**AIM OF THE TASK:** In the entries below, begin at the line that has "powered by women" and stop after the line that has "We aim to empower"; output those lines exactly, leaving out pictures.

**DATA FOR PROCESSING:**

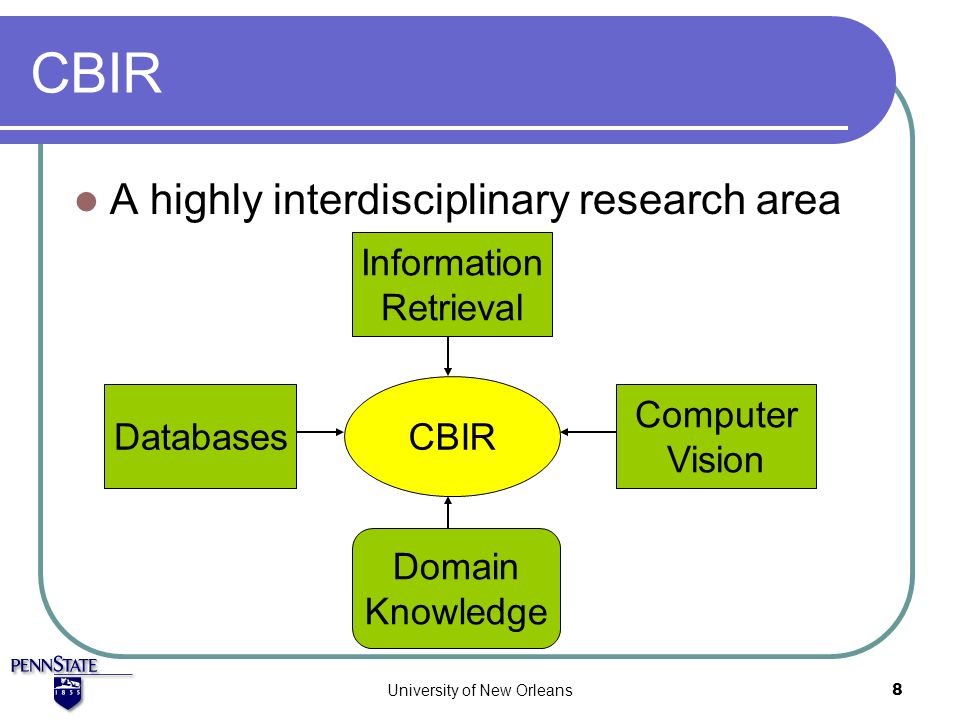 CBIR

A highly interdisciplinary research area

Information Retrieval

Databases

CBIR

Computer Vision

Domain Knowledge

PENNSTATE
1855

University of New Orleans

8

---

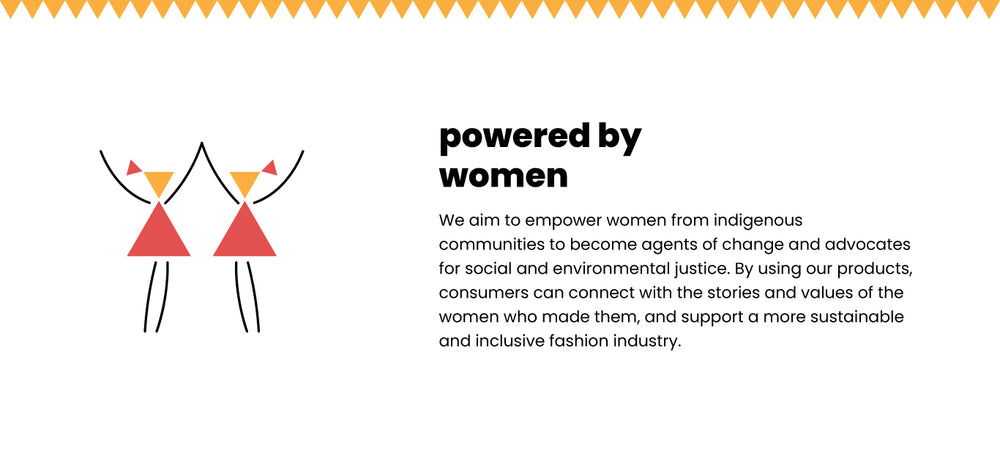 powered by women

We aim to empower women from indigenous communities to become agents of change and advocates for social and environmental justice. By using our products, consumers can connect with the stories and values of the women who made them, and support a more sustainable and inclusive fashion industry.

**OUTPUT BELOW:**
 powered by women

We aim to empower women from indigenous communities to become agents of change and advocates for social and environmental justice. By using our products, consumers can connect with the stories and values of the women who made them, and support a more sustainable and inclusive fashion industry.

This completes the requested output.